** Quoted passage **
- - -

9

If I have a learning problem that should have an inherent symmetry, is there a way to subject my learning problem to a symmetry constraint to enhance learning?

For example, if I am doing image recognition, I might want 2D rotational symmetry. Meaning that the rotated version of an image should get the same result as the original.

Or if I am learning to play tic-tac-toe, then rotating by 90deg should yield the same game play.

Has any research been done on this?

2 Answers2

8

From Emre's comment above, Section 4.4 of Group theoretical methods in machine learning by Risi Kondor has detailed information and proofs about creating kernel methods that inherently have symmetries. I will summarize it in a hopefully intuitive way (I am a physicist not a mathematician!).

Most ML algorithms have a matrix multiplication like, \begin{align} s_i &= \sum_j W_{ij}~x_j \\ &= \sum_j W_{ij}~(\vec{e}_j \cdot \vec{x}) \end{align} with $ \vec{x} $ being the input and $ W_{ij} $ being the weights we wish to train.

Kernel Method

Enter the realm of kernel methods and let the algorithm handle input via, \begin{align} s_i &= \sum_j W_{ij}~k(e_j,~x) \end{align} where now we generalize to $ x, e_j \in \mathcal{X} $.

Consider a group $ G $ that acts on $ \mathcal{X} $ via $ x \rightarrow T_g(x) $ for $ g \in G $. A simple way to make our algorithm invariant under this group is to make a kernel, \begin{align} k^G(x, y) &= \frac{1}{|G|} \sum_{g \in G} k(x, T_g(y)) \end{align} with $ k(x, y) = k(T_g(x), T_g(y)) $.

- - -

Segmentation data
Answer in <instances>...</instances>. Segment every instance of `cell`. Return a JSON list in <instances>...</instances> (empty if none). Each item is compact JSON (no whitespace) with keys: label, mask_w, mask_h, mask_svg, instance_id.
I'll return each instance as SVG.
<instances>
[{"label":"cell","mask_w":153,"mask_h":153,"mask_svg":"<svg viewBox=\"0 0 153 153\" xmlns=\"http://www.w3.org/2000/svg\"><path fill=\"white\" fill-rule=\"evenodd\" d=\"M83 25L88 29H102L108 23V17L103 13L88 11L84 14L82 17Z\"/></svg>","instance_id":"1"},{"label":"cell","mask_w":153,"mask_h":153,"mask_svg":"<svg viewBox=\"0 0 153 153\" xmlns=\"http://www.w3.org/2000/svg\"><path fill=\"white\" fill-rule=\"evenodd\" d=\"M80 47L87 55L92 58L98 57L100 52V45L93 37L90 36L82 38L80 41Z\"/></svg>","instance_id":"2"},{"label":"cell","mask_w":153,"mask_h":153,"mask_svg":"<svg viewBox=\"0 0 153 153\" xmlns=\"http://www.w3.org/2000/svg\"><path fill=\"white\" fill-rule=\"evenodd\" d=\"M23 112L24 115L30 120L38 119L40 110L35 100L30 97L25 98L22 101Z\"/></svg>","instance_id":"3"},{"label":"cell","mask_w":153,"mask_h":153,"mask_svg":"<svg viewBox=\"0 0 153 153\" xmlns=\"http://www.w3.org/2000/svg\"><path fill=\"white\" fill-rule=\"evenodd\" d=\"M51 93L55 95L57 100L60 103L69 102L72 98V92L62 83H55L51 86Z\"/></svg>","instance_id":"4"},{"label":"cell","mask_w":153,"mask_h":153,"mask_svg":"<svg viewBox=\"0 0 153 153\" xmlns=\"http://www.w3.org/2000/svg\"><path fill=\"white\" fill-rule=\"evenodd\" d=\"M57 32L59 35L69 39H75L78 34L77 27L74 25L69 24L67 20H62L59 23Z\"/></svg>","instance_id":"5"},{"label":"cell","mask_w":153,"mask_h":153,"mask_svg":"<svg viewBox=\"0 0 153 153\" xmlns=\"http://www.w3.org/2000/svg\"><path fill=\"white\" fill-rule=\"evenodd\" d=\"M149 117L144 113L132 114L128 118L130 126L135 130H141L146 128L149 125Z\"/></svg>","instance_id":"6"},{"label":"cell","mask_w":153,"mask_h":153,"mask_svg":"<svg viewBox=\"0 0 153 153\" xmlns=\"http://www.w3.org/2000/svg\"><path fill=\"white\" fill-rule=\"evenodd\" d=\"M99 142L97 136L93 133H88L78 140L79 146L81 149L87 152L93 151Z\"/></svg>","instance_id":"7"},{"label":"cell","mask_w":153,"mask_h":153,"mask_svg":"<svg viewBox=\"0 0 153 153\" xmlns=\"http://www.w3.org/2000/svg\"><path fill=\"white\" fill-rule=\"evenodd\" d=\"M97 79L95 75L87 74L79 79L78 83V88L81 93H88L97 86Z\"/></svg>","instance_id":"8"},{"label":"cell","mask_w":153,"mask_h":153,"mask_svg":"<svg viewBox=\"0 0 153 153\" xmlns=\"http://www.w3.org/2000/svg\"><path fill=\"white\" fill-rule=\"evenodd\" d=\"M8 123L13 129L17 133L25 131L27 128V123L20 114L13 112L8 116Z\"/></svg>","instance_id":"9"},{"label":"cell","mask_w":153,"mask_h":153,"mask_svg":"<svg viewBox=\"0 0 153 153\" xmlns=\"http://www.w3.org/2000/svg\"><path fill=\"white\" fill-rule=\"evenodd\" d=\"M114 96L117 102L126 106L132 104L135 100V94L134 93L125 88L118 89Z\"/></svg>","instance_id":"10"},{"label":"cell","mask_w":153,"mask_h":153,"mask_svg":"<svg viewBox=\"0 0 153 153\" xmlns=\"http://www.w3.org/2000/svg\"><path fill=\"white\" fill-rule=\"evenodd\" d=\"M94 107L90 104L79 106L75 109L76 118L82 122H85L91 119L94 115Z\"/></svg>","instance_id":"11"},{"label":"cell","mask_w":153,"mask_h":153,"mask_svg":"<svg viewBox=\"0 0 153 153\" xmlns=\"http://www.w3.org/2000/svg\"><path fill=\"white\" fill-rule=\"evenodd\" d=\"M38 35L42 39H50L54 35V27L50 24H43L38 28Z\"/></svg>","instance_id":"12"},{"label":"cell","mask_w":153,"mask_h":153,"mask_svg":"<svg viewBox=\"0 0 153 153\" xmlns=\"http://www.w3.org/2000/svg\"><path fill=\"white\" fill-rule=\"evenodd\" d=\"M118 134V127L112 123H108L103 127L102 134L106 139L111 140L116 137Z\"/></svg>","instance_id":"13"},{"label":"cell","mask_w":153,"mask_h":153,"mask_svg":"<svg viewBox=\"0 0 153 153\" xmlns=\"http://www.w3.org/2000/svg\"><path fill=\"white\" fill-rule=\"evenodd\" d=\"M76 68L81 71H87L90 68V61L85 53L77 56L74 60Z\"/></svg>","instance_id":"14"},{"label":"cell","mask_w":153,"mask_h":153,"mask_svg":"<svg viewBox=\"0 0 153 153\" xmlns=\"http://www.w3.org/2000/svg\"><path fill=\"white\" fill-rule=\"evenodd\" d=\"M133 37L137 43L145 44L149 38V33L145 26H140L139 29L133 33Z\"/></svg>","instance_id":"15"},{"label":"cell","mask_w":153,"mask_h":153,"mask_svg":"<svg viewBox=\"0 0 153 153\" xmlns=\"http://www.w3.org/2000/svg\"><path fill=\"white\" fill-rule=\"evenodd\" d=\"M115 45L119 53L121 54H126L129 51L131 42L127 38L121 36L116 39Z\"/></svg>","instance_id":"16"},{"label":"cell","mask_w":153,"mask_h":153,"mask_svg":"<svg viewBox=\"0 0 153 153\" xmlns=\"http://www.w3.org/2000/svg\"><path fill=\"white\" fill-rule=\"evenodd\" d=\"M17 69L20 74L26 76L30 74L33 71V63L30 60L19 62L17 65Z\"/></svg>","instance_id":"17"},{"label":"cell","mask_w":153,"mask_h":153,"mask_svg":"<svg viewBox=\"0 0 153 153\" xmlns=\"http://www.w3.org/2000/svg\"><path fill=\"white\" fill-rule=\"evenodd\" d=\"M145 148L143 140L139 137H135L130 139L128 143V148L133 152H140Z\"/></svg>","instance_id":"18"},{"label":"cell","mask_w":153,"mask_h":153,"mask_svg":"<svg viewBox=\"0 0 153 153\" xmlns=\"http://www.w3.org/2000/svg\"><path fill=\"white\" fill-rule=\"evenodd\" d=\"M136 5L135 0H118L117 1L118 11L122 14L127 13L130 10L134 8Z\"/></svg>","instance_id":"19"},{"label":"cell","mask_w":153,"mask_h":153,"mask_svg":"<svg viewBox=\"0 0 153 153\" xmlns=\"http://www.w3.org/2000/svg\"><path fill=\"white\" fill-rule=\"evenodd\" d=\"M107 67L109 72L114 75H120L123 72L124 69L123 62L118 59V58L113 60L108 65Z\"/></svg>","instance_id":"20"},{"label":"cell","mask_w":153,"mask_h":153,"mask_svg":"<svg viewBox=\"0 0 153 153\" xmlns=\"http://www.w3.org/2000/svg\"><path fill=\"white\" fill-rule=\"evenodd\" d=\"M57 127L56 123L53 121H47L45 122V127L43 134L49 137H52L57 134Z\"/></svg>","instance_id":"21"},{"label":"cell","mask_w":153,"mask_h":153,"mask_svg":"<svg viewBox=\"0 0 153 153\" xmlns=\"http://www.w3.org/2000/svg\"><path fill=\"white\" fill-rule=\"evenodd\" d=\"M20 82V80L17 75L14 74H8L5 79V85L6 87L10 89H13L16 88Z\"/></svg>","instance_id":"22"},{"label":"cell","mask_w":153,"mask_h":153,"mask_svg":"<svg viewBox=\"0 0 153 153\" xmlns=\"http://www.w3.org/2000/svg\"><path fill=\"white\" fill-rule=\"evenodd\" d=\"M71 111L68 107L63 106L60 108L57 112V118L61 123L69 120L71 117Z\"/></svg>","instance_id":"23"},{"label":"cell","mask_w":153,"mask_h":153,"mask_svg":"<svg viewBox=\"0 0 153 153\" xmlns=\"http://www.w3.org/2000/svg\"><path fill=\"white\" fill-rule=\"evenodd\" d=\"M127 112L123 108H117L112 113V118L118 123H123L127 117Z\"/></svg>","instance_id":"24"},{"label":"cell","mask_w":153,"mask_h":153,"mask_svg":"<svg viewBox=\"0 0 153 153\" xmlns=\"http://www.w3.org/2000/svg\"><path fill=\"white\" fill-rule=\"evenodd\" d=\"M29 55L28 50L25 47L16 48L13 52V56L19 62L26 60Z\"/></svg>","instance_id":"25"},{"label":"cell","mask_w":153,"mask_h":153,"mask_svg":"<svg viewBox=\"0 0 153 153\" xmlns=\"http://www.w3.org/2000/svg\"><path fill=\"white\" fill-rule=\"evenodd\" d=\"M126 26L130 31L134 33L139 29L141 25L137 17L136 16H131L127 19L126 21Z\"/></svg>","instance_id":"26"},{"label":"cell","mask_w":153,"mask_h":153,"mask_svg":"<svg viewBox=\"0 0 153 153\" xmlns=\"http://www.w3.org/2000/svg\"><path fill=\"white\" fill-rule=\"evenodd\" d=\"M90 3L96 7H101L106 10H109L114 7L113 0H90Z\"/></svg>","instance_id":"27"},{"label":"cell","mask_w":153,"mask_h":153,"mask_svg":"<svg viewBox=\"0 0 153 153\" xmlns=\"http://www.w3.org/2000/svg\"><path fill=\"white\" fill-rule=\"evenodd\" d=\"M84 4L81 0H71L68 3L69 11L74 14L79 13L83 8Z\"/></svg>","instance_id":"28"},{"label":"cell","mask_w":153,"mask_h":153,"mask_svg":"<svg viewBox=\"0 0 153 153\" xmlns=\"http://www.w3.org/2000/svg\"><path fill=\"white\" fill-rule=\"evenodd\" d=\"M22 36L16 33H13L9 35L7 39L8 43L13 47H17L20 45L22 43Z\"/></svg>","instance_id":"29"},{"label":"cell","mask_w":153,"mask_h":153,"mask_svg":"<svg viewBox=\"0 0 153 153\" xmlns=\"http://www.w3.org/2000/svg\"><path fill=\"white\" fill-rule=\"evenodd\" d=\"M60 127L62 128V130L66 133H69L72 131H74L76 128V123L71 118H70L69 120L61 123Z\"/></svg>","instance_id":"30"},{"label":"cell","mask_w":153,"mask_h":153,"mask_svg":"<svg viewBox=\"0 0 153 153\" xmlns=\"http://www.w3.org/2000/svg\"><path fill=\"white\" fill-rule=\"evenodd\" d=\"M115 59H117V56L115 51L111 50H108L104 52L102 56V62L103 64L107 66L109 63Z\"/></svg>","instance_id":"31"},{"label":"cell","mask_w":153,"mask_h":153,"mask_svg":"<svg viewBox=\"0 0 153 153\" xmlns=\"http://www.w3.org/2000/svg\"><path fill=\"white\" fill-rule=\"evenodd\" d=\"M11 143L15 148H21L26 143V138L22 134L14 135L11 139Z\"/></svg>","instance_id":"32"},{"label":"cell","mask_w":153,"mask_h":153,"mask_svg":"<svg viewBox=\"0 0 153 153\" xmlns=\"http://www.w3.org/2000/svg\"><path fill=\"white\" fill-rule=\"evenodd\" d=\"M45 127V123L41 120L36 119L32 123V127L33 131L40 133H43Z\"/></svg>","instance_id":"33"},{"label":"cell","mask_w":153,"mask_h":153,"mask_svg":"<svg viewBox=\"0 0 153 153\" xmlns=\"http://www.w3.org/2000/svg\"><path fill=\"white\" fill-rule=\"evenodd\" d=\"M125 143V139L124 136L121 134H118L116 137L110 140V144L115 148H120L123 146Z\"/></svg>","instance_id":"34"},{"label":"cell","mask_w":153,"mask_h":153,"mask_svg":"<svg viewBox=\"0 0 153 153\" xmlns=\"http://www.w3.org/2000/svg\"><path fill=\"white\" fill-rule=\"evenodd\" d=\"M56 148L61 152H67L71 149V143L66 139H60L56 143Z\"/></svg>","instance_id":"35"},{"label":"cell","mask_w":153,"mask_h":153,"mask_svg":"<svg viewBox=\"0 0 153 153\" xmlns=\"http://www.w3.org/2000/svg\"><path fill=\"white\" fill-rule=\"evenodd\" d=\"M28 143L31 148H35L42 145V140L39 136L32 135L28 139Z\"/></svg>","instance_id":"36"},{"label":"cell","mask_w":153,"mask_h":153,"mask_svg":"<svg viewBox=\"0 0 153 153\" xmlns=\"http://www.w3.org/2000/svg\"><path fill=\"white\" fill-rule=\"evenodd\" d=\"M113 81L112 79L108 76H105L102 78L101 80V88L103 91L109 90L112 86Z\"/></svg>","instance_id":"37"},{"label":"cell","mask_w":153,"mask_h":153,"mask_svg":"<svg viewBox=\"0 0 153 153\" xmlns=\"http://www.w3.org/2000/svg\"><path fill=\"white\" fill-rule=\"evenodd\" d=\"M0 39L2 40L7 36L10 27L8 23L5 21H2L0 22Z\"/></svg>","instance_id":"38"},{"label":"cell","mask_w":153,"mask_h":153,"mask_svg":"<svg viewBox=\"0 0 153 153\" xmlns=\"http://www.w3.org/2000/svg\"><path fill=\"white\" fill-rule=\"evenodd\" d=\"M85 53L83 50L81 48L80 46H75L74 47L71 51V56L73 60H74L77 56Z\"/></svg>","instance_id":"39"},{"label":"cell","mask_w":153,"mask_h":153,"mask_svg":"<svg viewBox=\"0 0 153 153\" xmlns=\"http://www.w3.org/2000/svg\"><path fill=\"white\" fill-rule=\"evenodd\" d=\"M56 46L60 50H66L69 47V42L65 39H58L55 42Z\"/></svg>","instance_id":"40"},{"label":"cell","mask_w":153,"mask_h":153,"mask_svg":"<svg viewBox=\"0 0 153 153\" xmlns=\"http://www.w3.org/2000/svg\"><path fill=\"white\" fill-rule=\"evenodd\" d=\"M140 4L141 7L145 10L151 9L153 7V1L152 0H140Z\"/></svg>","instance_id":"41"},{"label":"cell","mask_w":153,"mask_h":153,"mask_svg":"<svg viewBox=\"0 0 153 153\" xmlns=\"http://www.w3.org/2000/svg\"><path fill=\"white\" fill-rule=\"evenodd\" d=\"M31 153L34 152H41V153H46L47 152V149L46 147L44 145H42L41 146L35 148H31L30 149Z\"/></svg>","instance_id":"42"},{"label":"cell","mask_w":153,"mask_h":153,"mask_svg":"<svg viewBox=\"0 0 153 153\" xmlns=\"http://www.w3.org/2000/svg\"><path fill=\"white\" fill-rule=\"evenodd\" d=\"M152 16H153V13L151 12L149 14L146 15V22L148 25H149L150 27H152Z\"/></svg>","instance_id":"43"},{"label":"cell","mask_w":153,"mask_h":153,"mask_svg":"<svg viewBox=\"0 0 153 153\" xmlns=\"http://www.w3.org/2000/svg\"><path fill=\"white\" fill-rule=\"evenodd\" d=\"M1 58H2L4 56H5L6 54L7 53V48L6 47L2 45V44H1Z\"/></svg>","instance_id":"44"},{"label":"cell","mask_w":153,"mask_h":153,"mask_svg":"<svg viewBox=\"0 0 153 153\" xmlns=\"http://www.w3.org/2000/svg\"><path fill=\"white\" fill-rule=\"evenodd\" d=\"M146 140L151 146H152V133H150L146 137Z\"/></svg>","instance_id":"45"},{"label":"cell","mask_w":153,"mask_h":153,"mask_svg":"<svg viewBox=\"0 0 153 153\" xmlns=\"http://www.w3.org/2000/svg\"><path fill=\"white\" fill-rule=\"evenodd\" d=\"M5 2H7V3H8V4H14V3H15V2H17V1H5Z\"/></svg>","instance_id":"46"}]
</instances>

- - -

** The tasks **
1. Pick out every line of the records that contains the string "instances", treating uppercase and lowercase as different, and copy each one.
2. Extend the forum thread on building symmetry into learning algorithms, starting right after its final sentence.

** Replies **
1.
Answer in <instances>...</instances>. Segment every instance of `cell`. Return a JSON list in <instances>...</instances> (empty if none). Each item is compact JSON (no whitespace) with keys: label, mask_w, mask_h, mask_svg, instance_id.
<instances>
</instances>

2.
So, \begin{align} k^G(x, T_h(y)) &= \frac{1}{|G|} \sum_{g \in G} k(x, T_{gh}(y)) \\ &= \frac{1}{|G|} \sum_{g \in G} k(x, T_{g}(y)) \\ &= \frac{1}{|G|} \sum_{g \in G} k(T_{g}(x), y) \end{align}

For $ k(x, y) = x \cdot y $ which works for all unitary representations,

\begin{align} k^G(x, T_h(y)) &= \left[ \frac{1}{|G|} \sum_{g \in G} T_{g}(x) \right] \cdot y \end{align}

Which offers a transformation matrix that can symmeterize the input into the algorithm.

SO(2) Example

Actually just the group that maps to $ \frac{\pi}{2} $ rotations for simplicity.

Let us run linear regression on data $ (\vec{x}_i, y_i) \in \mathbb{R}^2 \times \mathbb{R} $ where we expect a rotational symmetry.

Our optimization problem becomes, \begin{align} \min_{W_{j}} &\sum_i \frac{1}{2} (y_i - \tilde{y}_i)^2 \\ \tilde{y}_i &= \sum_j W_{j} k_G(e_j, x_i) + b_i \end{align}

The kernel $ k(x, y) = \| x - y \|^2 $ satisfies $ k(x, y) = k(T_g(x), T_g(y)) $. You could also use $ k(x, y) = x \cdot y $ and a variety of kernels.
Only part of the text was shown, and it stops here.